_Work required_
Report how many of the lines below contain the string "instances". Matching is case-sensitive; give the number only.

■ ■ ■ ■ ■

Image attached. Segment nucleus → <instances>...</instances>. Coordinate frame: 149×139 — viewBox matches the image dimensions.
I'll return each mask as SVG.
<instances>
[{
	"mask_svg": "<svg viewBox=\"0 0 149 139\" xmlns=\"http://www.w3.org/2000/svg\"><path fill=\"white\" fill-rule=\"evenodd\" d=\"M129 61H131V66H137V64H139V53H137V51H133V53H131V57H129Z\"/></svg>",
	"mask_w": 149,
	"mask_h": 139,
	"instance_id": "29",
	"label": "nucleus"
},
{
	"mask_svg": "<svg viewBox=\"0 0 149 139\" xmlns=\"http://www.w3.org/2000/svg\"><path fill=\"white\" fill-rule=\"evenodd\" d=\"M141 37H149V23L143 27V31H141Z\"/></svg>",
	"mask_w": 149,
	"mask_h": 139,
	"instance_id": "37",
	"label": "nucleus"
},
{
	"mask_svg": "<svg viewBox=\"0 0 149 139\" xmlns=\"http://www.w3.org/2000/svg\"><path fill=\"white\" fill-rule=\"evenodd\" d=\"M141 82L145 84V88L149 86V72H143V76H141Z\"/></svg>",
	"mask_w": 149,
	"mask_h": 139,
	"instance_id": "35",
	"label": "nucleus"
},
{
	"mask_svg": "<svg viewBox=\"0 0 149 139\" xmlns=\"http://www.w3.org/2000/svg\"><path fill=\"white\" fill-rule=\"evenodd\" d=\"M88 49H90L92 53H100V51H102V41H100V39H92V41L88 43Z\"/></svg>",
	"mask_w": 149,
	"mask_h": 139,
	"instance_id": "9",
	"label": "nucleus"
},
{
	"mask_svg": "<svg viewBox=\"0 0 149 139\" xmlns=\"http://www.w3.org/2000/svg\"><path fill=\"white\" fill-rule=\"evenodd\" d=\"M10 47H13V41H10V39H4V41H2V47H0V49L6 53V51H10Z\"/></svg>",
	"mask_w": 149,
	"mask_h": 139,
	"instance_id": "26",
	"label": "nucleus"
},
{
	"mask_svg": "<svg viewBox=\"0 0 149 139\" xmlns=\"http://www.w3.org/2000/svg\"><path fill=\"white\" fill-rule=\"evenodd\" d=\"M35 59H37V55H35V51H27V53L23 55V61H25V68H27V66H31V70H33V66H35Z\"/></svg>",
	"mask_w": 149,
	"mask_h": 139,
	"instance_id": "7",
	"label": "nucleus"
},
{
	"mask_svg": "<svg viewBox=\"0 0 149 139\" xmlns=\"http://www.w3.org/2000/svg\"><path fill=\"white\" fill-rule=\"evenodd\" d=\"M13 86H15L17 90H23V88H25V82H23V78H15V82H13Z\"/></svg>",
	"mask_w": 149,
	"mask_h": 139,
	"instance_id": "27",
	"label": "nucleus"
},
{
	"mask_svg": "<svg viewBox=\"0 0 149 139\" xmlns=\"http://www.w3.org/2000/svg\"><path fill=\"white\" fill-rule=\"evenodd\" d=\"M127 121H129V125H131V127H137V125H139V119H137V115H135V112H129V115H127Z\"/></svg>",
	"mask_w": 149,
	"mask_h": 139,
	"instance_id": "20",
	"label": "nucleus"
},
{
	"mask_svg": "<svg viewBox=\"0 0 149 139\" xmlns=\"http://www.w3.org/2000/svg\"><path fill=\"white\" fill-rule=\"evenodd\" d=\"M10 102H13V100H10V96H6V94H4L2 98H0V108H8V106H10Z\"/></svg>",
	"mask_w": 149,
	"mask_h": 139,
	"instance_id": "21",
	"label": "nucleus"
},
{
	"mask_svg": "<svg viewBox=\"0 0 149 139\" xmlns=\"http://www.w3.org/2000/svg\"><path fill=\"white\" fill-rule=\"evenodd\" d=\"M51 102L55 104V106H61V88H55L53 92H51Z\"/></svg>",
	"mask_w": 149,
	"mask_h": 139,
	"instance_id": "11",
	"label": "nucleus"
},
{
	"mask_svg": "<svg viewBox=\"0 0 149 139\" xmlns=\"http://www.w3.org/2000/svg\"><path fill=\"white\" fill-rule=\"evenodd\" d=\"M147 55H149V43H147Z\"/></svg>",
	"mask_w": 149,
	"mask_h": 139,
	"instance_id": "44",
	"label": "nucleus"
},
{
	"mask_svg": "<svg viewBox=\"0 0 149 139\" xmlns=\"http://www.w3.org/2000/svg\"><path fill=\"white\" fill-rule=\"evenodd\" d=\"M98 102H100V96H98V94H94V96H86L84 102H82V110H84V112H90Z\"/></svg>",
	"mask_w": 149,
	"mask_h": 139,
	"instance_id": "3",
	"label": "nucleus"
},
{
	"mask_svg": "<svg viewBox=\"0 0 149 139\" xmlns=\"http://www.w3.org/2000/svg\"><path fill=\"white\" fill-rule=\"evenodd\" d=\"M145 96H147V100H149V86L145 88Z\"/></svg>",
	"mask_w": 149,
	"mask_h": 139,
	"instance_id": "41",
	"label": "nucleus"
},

■ ■ ■ ■ ■

_Correct response_
2